An example of Dentate Nuclei T2w hyperintensity. Axial T2-weighted (left) and coronal multiplanar reconstruction of a volumetric Fluid Attenuated Inversion Recovery sequence (right) of a 70-year-old female Spastic Paraplegia Type 7 patient showing a bilateral T2-weighted hyperintensities of the Dentate Nuclei (red arrows)

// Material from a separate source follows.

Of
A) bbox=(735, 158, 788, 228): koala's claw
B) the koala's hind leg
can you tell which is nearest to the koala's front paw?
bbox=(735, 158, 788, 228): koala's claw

On the other hand, the presence of a positive HCB sign (Fig. 5) has been reported in several hereditary ataxias, including Spinocerebellar Ataxia (SCA) Type 1, 2, 3, 7 and 8 [18, 31,32,33]. In this case, the presence of a positive HCB sign without brainstem involvement might suggest the observation of a SCA8 patient, while its presence coupled with a selective pontine atrophy can be found in SCA7 [16, 17]. Finally, the combination of this sign with an atrophy of cerebellum, the pons and the medulla oblongata should suggest a diagnosis between SCA1, SCA2, SCA3 [14, 15, 18, 31], conditions very hard to distinguish purely from a neuroradiological standpoint (although the degree of atrophy is less prominent in SCA3 compared to SCA1 and 2 [12]). In this case, the clinical evidence of alteration of ankle reflexes, pyramidal signs, or oculomotor deficits, can indicate a more plausible diagnosis [34,35,36]. Finally, the presence of other T2-weighted changes, such as the evidence of white matter lesions in middle cerebellar peduncles and splenium of the corpus callosum, or at the level of the lateral portion of the pons (also appearing thickened), can help in discriminate between the Fragile X-associated Tremor/Ataxia Syndrome (FXTAS) and Autosomal Recessive Spastic Ataxia of Charlevoix-Saguenay (ARSACS), respectively [11, 20, 37].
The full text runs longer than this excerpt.